1. A method for caching large language model key values, comprising: Collecting key value state vectors of N target layers of a large language model after a preset initial layer, wherein N is an integer greater than 1; decomposing each key value state vector to obtain a corresponding direction component and amplitude component; Dividing the N target layers into at least one pair of adjacent target layers according to a hierarchy adjacent relation, and interpolating and combining two direction components of the adjacent target layers aiming at any pair of adjacent target layers to obtain a combined vector corresponding to the adjacent target layers; And forming a shared state vector by the merging vector of the adjacent target layer and the two amplitude components of the adjacent target layer, and writing the shared state vector of all the connected target layers into a cache.

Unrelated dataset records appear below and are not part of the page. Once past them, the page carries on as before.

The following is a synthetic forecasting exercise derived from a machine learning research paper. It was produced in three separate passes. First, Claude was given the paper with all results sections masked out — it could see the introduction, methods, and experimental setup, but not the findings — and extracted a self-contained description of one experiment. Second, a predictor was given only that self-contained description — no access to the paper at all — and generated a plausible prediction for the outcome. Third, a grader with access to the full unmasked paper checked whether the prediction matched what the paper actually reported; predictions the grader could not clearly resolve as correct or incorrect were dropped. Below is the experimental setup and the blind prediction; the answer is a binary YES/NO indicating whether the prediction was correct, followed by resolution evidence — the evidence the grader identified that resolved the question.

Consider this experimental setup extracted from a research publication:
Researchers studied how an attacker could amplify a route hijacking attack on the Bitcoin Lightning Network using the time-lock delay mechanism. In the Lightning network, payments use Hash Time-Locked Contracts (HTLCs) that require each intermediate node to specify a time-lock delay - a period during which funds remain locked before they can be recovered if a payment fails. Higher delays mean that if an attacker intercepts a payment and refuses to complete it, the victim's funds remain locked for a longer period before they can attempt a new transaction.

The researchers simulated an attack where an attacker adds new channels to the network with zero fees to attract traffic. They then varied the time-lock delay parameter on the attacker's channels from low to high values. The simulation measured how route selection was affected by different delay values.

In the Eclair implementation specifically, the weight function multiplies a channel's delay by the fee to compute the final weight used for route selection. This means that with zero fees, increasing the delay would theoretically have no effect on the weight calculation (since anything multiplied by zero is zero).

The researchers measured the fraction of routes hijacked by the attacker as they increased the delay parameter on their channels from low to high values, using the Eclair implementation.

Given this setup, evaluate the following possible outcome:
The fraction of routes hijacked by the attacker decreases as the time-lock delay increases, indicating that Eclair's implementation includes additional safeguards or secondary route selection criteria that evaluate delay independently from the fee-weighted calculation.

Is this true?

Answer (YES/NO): NO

2. The method for caching large language model key values according to claim 1, wherein interpolating and merging two direction components of the adjacent target layer to obtain a merged vector corresponding to the adjacent target layer, includes: calculating a direction included angle between a direction component of a preceding target layer and a direction component of a following target layer in the adjacent target layers; according to the direction included angle, interpolating the direction component of the previous target layer and the direction component of the next target layer in the adjacent target layers to obtain a rotary transformation matrix of the two direction components along the shortest path on the unit sphere; the rotation transformation matrix is determined as a merging vector corresponding to the adjacent target layer.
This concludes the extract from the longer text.